O Parque Zoológico Municipal “Quinzinho de Barros” foi fundado em 20/10/1968 e passou a abrigar o Zoológico de Sorocaba, que anteriormente ficava na margem do Rio Sorocaba, próximo à ponte da rua Quinze de Novembro.

Considerado um dos mais completos da América Latina é o cartão-postal de Sorocaba. Destaca-se por suas características que se apóiam na educação, lazer, pesquisa e conservação.

Inserido nesse contexto, tem contribuído para o conhecimento das espécies por meio de parcerias com as maiores Universidades do País, obtendo sucesso na criação de animais brasileiros ameaçados de extinção, como o tamanduá-bandeira, entre outros.

O zoológico foi totalmente revitalizado em 2004, e os novos recintos incorporam as mais modernas técnicas de exibição, como fossos para macacos, aviário onde os pássaros voam em volta do visitante e grandes painéis de vidro que permitem a perfeita visualização de ariranhas e ursos, entre outros.

Em meio à exuberante vegetação, que reúne árvores centenárias com bem cuidados jardins, exibe um belíssimo lago emoldurado por um trecho de Mata Atlântica. O visitante tem à disposição, ainda, quiosques de apoio para piqueniques, sanitários e uma bem montada lanchonete debruçada sobre o lago.

A cozinha do zoo fornece alimentação para mais de 1.000 animais de 300 espécies diferentes, com recintos distribuídos harmonicamente em área de 120.000 m². As instalações técnicas, como a creche e o completo hospital veterinário oferecem, além dos serviços básicos, a oportunidade de treinamento para estagiários e estudantes, funcionando como verdadeiros laboratórios de pesquisa.
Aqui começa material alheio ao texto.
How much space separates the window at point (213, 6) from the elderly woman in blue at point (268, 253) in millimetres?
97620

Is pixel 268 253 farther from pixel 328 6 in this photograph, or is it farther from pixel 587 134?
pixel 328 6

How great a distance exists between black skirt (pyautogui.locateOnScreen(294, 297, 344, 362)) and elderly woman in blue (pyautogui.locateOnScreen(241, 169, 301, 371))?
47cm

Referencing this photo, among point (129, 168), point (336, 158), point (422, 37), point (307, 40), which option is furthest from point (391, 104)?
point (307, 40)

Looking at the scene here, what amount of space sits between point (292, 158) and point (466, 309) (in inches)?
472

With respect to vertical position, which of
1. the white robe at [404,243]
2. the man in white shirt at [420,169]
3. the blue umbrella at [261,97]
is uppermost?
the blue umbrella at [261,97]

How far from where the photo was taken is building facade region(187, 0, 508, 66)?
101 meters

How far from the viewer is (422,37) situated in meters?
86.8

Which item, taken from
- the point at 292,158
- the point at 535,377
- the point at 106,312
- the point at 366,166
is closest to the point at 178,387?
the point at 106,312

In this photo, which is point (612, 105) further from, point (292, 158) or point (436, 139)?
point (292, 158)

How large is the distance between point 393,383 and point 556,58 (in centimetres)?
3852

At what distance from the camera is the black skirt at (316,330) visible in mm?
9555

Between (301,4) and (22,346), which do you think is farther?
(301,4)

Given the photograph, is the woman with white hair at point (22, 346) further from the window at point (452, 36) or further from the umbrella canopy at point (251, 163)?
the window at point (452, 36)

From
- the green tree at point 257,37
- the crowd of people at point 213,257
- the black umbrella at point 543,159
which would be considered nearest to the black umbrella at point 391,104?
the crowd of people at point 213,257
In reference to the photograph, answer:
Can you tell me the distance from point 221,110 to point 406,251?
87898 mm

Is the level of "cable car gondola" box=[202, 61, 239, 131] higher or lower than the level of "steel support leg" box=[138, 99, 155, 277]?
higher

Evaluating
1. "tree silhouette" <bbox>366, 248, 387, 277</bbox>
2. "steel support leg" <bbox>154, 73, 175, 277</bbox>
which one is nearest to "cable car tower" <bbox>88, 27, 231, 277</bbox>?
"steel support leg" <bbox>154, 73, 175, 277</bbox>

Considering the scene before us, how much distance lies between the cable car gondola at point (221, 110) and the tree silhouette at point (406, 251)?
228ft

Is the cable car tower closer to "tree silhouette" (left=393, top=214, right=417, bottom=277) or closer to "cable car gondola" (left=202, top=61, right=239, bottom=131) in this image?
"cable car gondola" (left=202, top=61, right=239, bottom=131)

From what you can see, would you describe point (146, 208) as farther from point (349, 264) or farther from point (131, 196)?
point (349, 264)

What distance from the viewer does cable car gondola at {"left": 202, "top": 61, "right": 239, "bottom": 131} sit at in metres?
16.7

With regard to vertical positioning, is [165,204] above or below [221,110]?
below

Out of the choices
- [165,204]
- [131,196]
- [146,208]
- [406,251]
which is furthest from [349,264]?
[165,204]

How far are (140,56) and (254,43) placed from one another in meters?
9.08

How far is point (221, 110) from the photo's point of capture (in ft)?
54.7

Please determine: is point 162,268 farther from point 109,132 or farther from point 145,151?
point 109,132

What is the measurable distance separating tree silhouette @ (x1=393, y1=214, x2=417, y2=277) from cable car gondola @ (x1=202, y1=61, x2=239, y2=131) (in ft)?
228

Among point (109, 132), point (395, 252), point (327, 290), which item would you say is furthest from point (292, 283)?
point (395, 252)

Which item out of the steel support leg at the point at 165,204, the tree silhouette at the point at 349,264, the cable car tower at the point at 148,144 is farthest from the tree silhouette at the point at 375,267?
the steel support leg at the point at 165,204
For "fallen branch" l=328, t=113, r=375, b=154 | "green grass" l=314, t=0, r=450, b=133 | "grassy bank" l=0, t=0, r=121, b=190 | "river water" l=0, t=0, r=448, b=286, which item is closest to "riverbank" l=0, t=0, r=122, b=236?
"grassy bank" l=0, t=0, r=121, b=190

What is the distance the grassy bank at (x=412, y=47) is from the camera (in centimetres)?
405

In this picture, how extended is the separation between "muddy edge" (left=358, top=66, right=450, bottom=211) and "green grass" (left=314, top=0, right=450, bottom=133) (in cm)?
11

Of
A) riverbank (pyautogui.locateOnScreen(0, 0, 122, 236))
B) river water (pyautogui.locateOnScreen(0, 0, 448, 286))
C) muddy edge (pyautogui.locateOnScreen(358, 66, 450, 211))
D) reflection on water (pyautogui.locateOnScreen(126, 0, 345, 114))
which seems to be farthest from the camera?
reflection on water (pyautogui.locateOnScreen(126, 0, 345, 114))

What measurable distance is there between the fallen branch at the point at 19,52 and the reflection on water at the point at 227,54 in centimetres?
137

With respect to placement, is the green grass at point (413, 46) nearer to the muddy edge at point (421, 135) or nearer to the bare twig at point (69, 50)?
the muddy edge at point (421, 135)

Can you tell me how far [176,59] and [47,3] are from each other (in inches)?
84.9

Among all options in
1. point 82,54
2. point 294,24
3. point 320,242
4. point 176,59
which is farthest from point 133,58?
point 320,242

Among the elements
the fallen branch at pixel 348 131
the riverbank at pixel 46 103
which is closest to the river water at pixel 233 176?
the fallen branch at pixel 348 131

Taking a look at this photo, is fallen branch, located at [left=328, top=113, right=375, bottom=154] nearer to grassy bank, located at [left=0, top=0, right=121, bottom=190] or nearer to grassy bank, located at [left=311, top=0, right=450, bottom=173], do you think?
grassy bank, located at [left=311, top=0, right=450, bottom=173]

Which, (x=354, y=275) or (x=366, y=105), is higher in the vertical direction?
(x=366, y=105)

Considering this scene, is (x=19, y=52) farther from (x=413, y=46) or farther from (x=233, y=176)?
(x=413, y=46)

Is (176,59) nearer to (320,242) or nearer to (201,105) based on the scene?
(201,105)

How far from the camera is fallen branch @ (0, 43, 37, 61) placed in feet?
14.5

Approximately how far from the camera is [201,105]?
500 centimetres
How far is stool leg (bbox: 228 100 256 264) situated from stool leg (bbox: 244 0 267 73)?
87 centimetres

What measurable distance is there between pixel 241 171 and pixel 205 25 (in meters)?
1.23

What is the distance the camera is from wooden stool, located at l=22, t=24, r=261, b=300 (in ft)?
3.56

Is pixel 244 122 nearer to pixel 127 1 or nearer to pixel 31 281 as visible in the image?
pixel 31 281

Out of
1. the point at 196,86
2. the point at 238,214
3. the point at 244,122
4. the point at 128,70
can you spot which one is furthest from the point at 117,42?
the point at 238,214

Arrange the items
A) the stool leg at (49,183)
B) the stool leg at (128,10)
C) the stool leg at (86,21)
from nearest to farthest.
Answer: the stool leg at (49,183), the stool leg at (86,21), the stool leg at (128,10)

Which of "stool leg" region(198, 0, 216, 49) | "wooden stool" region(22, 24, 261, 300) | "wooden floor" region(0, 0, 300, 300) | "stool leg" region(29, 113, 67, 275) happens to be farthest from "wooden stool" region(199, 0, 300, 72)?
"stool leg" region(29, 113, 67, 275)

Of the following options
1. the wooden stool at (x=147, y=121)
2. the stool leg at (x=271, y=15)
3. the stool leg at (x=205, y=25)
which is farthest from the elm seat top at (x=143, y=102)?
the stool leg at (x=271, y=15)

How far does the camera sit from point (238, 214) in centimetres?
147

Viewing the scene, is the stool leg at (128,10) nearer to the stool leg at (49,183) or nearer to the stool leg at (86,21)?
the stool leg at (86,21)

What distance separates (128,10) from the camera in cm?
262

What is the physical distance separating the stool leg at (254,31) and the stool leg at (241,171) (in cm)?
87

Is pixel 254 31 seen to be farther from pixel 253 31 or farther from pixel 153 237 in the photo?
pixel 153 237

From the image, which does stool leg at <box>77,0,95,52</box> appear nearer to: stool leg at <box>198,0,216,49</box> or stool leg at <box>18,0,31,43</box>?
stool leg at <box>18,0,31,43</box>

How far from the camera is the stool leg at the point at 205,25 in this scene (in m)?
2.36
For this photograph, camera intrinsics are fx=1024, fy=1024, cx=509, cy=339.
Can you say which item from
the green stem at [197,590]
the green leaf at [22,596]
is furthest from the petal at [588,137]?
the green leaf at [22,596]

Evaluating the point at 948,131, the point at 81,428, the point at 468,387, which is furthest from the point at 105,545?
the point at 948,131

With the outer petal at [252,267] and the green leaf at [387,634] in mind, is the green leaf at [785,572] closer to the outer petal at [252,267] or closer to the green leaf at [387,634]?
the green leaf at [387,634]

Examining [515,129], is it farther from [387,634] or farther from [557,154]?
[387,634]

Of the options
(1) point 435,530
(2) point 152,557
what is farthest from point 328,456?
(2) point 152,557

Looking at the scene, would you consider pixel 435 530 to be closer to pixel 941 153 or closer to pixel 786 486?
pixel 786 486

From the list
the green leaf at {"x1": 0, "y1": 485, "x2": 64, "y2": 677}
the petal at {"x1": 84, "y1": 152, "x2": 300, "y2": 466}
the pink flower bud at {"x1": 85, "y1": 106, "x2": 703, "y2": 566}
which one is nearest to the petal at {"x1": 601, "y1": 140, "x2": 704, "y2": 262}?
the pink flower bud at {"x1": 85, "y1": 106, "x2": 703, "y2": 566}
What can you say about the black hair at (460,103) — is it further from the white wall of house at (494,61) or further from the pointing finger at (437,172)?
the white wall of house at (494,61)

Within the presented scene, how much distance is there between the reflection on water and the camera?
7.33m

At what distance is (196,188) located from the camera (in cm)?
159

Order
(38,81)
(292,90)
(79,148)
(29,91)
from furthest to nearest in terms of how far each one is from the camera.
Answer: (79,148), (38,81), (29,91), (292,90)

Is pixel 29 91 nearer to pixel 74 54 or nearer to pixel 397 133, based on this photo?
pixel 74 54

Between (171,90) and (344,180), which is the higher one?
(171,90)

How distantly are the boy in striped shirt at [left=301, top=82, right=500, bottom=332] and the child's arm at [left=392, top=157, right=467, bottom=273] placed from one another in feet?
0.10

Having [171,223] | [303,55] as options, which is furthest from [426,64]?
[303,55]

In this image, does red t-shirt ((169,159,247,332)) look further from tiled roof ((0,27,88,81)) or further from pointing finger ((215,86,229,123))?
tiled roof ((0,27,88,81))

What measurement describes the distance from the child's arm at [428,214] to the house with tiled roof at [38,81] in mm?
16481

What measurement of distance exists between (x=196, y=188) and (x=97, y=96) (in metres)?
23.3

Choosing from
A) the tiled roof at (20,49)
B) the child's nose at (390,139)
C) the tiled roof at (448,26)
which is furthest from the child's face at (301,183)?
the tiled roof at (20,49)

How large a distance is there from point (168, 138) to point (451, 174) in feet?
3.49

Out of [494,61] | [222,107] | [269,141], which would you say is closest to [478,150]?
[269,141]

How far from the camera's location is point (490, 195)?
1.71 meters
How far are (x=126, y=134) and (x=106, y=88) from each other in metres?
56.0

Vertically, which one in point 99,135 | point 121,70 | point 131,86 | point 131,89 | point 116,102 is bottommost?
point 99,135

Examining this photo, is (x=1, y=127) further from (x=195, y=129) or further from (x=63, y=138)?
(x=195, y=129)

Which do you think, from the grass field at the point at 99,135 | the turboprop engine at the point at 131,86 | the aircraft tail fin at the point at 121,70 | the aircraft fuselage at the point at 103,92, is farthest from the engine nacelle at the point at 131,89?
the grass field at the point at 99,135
O programa de educação ambiental é referência no Brasil e atende os mais diversos graus de escolaridade e segmentos etários, durante todo o ano.

Horário de funcionamento: das 9 às 17 (não abre às segundas-feiras).
Preço do ingresso: R$ 2,00 para crianças de 10 a 14 anos e R$ 3,00 para adultos de 15 a 59 anos.
Isenção de ingresso: ficam isentos do pagamento de ingresso crianças até 9 anos, adultos acima de 60 anos, alunos e professores das redes municipal e estadual de ensino público e portadores de deficiências físicas.
Ingresso social: No último final de semana de cada mês será cobrado ingresso no valor de R$ 2,00 de qualquer visitante pagante.

— PZMQB – Parque Zoológico Municipal Quinzinho de Barros
A/C: Diretoria / Administração
Rua Theodoro Kaizei, nº 883 – Vila Hortência
Sorocaba (SP) – CEP: 18021-020
Telefone: (15) 3227-5454 / 3227-5511
Nota: por telefone em 17/10/08, Soraia deu a programação de aniversário que foi comemorado no domingo dia 19/10/08, a partir das 13h30; também indicou a Miriam da administração para pedir o carimbo...

Instituição Responsavel: Área do Ambiente (AMA)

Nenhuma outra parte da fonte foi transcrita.